With an example like \( y_{1} = \int_{0}^{x} \sqrt{t+1} \, dt \), the theorem tells us that we are essentially finding the function value at 'x' minus the function value at '0', showing us the net change in the function between these two points. In our textbook problem, this theorem underlines the fact that \( y_{1} \) and \( y_{2} \) are fundamentally the same function, expressed over different intervals, and therefore must be related by a constant. Understanding this theorem allows students to grasp the seamless transition from the concept of accumulation (integration) to the concept of rate of change (differentiation), empowering them to solve complex calculus problems with deeper insight.

Power Rule for Integration

The power rule for integration is a straightforward technique that students can use to find the integral of powers of 'x'. The rule is \( \int x^n \, dx = \frac{1}{n+1} x^{n+1} + C \), where 'n' is a real number besides -1. When applying this rule, students must remember to increase the exponent by one and divide by the new exponent, and then, do not forget to add the constant of integration!
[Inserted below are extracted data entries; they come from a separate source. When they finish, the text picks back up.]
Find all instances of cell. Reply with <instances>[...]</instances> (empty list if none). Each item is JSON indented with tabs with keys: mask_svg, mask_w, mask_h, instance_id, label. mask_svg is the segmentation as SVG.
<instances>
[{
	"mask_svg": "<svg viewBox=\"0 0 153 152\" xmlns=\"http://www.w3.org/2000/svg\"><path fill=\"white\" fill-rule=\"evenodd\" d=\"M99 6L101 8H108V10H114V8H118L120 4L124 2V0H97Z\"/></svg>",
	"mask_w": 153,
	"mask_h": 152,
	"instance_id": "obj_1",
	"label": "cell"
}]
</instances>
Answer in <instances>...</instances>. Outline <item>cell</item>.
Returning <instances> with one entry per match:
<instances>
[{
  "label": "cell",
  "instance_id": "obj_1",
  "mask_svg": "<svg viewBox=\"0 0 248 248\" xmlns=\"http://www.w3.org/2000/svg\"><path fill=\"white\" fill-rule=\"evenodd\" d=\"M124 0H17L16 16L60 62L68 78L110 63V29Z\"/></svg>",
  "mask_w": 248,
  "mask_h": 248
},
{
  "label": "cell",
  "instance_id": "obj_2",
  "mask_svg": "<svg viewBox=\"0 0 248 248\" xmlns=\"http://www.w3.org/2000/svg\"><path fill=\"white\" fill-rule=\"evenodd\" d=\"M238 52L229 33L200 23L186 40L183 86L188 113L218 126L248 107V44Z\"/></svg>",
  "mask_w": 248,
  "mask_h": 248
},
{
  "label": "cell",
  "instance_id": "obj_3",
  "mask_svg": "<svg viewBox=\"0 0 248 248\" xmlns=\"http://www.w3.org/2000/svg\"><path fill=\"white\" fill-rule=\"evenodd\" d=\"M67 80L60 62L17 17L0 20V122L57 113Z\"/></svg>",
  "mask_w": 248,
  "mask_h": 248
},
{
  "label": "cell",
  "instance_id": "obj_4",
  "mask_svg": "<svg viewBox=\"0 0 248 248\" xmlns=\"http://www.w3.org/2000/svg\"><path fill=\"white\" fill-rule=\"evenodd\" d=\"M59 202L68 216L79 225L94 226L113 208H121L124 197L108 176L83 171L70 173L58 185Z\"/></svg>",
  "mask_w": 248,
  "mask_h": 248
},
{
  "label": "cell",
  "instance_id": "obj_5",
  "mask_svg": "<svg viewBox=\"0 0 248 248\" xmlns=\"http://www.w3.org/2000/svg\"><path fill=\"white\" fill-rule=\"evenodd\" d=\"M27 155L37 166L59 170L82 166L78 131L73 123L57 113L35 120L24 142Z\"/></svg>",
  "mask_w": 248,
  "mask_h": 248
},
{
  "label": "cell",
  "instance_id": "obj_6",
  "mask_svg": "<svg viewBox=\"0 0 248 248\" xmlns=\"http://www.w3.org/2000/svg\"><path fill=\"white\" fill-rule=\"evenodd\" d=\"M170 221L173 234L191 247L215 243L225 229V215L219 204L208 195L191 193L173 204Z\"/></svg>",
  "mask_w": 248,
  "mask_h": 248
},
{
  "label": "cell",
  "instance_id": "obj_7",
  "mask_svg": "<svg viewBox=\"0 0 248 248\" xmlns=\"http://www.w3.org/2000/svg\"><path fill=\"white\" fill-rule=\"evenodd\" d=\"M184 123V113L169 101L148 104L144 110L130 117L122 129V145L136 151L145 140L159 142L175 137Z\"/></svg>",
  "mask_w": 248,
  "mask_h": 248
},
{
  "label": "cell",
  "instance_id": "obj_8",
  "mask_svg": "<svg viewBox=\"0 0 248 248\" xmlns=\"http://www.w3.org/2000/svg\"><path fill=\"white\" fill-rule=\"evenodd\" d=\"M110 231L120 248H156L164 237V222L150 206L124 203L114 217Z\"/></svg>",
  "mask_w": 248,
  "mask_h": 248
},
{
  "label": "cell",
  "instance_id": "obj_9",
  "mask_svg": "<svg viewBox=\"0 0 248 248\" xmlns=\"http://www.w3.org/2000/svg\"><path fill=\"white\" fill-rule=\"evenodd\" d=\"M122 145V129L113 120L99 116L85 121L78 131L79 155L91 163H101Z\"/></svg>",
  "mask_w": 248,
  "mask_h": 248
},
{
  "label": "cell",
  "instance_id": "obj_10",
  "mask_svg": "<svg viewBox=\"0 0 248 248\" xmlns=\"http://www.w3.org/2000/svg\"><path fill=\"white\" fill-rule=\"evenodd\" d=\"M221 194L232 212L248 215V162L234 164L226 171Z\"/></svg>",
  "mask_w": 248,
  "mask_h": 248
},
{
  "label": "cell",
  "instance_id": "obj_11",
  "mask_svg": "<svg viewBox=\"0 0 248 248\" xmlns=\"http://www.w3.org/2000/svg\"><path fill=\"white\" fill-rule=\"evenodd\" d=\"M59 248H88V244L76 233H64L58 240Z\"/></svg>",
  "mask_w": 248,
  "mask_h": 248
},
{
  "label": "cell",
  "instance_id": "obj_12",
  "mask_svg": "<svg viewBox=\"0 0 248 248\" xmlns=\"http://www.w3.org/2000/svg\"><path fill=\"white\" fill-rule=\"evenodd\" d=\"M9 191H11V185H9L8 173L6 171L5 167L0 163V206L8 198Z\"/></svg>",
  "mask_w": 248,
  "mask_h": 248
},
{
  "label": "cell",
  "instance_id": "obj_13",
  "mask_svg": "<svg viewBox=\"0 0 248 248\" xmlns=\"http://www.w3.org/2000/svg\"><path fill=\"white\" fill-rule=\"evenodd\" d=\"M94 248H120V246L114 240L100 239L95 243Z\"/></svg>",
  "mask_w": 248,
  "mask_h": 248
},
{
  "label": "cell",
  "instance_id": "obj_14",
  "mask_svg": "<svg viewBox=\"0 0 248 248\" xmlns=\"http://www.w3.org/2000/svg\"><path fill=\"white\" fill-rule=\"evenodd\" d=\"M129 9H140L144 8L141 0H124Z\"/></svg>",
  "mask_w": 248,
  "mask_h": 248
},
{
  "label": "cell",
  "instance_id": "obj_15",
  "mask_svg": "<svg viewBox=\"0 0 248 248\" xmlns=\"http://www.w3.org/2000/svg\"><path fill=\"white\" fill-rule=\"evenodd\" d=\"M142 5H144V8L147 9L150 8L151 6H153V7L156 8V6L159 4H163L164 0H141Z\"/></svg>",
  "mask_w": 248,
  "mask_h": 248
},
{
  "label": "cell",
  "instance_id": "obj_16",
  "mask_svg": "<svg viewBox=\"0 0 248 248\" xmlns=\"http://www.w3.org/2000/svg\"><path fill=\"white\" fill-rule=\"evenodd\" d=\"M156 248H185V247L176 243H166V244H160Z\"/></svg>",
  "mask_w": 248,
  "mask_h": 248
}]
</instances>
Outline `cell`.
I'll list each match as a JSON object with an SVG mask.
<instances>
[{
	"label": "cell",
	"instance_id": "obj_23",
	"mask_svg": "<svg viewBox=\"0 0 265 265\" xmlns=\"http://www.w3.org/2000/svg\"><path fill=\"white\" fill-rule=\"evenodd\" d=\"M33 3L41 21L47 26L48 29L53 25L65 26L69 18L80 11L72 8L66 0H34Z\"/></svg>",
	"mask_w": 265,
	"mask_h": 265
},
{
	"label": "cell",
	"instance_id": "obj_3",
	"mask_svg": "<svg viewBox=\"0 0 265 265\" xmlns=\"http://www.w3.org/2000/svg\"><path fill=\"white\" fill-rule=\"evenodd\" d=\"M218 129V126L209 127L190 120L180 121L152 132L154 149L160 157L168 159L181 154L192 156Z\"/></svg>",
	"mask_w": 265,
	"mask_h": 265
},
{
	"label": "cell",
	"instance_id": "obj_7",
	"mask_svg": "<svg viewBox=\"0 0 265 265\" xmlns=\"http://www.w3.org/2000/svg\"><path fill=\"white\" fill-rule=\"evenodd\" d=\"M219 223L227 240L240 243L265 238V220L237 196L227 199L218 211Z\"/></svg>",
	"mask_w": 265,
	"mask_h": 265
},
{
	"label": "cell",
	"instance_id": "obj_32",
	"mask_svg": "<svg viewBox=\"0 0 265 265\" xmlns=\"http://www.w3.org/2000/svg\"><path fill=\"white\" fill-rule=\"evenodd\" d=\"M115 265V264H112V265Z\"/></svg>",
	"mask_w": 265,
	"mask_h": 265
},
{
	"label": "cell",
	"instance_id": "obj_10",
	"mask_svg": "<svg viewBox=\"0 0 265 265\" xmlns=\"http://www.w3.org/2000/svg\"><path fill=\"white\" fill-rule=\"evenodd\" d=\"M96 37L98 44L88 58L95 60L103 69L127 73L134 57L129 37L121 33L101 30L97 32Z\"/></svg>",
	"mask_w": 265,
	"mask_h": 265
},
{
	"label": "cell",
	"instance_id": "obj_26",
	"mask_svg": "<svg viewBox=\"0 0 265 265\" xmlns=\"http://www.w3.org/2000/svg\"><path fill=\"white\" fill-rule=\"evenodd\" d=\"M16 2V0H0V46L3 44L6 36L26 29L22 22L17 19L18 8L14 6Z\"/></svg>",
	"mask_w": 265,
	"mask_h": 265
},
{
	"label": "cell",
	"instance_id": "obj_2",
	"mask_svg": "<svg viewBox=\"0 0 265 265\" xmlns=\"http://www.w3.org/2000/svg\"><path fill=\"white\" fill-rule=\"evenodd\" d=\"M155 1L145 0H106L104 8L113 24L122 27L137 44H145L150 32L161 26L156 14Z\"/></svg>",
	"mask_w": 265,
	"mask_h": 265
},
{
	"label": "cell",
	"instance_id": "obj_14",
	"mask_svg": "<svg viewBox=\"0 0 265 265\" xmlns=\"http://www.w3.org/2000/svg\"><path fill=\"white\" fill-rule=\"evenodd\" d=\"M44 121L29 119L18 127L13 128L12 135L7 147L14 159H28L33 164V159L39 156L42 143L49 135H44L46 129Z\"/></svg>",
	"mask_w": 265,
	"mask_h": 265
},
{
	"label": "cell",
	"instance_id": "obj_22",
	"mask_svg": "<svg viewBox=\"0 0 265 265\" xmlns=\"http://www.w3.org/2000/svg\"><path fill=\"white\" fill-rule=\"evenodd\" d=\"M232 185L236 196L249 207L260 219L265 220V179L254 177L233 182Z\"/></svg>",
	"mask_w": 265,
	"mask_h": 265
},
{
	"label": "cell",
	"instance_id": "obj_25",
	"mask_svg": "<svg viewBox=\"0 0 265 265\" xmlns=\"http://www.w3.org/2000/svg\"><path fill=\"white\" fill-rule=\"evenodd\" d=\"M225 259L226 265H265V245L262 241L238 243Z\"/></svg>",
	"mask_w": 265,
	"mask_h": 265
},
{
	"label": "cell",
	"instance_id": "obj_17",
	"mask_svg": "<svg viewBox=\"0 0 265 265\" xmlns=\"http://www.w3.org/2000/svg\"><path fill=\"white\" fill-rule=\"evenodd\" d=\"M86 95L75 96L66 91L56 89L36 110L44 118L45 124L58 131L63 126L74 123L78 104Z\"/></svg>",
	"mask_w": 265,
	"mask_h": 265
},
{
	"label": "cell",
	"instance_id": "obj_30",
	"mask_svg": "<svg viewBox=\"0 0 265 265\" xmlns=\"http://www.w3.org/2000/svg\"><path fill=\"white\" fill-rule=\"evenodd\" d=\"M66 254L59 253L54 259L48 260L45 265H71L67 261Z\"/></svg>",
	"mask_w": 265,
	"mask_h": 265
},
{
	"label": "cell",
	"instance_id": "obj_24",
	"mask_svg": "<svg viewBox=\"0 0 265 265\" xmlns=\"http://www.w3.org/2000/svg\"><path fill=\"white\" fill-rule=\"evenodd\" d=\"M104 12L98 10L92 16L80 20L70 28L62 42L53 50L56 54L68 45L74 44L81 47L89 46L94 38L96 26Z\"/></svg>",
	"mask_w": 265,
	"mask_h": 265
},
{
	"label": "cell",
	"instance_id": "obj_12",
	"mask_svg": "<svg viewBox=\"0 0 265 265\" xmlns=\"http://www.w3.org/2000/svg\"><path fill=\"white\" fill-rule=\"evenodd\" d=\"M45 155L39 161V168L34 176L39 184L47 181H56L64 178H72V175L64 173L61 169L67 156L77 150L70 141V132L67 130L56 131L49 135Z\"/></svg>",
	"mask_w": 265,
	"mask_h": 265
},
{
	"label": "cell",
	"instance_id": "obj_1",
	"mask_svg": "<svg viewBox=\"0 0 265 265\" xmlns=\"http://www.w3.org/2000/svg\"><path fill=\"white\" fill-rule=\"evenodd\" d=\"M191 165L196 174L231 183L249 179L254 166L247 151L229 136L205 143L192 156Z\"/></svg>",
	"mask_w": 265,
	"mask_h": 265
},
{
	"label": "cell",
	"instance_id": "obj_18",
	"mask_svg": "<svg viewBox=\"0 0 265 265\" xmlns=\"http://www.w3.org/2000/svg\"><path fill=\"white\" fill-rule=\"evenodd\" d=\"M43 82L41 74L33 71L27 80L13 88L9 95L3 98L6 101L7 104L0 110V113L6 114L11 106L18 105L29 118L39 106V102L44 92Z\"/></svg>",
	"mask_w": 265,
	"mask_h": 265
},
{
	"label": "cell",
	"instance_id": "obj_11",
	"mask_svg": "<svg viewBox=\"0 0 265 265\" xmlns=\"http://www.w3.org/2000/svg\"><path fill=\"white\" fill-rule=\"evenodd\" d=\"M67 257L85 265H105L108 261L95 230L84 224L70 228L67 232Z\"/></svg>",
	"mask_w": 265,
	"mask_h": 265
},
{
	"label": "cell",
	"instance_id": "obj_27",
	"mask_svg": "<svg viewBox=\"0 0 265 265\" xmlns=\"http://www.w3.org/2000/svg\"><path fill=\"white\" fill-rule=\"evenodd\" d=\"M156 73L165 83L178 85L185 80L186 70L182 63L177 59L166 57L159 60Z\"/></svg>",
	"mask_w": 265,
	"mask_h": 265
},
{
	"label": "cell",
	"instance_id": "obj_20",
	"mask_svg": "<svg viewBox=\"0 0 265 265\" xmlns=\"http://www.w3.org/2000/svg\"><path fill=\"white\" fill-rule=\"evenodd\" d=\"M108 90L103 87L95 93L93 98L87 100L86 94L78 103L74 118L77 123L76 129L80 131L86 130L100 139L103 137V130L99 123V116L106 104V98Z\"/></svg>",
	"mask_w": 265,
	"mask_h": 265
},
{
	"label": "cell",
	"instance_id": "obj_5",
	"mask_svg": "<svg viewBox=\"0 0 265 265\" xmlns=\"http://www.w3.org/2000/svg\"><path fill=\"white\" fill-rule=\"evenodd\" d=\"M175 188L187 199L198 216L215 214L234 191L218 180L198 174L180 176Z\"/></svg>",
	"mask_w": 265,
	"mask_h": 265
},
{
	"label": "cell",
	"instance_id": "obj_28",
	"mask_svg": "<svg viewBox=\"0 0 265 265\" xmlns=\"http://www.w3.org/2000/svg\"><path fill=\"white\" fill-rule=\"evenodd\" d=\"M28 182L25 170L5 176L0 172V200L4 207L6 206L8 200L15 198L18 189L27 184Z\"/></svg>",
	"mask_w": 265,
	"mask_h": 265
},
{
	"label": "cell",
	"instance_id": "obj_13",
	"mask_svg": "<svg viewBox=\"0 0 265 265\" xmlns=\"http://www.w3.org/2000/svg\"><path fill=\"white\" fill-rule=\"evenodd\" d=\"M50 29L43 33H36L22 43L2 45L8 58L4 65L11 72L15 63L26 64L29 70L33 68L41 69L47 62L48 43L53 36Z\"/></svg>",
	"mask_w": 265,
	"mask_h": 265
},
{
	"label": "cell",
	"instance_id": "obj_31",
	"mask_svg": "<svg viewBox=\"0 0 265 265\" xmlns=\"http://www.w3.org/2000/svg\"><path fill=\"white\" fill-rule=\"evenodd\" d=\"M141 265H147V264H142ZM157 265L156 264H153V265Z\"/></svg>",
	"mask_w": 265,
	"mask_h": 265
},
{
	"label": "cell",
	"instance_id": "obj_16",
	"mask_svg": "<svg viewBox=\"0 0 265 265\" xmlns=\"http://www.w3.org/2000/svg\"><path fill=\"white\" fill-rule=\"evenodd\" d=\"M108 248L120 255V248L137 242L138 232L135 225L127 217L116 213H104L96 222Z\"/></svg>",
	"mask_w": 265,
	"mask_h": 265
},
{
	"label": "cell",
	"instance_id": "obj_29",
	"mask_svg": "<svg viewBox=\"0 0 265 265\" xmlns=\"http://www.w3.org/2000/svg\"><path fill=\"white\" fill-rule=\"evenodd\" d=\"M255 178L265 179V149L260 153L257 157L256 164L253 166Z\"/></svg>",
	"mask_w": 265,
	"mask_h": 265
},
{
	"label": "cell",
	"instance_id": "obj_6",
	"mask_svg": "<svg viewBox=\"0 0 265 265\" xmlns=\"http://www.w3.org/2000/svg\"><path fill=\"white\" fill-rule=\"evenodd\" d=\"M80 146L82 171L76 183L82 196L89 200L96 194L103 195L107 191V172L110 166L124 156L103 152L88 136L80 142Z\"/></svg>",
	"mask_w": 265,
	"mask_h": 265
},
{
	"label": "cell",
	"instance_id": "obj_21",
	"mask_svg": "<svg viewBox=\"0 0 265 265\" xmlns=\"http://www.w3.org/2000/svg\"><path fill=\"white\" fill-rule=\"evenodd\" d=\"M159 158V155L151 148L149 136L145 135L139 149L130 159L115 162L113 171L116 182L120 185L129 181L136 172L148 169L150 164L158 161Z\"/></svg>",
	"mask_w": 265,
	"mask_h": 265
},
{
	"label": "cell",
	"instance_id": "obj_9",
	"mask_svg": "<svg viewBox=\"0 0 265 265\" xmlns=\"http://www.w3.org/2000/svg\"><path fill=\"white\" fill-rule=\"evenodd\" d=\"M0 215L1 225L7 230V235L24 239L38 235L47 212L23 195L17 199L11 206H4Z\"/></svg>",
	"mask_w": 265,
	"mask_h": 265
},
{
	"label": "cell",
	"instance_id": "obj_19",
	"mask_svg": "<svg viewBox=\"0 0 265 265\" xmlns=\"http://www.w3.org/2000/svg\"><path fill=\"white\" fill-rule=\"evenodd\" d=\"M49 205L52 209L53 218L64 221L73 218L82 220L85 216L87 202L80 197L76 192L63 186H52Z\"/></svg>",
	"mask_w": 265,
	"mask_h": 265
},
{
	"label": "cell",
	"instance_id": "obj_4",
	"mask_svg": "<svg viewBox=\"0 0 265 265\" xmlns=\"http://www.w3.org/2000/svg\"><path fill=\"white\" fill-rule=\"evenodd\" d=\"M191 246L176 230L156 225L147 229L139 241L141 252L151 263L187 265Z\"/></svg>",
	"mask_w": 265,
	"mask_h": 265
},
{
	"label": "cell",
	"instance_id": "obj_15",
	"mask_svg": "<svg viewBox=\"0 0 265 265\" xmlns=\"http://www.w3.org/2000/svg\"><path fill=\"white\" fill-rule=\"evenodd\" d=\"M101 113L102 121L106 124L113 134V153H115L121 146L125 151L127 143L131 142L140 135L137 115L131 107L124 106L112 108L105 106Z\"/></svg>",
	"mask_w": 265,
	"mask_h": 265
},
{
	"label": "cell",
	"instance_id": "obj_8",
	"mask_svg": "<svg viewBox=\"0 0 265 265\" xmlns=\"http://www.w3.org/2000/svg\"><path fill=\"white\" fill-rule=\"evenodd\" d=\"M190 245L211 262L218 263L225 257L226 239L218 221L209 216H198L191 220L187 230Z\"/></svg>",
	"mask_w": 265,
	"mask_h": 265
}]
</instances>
For the given exercise's integral, \( \int \sqrt{x+1} \, dx \), the power rule is used after rewriting \( \sqrt{x+1} \) as \( (x+1)^{1/2} \). Following the power rule, we increase the exponent to \( 3/2 \) and multiply by the reciprocal of this exponent to get \( \frac{2}{3}(x+1)^{3/2} + C \). This application is integral (pun intended) to calculating integrals of polynomials and helps students simplify complex antiderivative problems. The power rule is an essential tool in any student's calculus toolkit, paving the way for tackling more advanced integration techniques.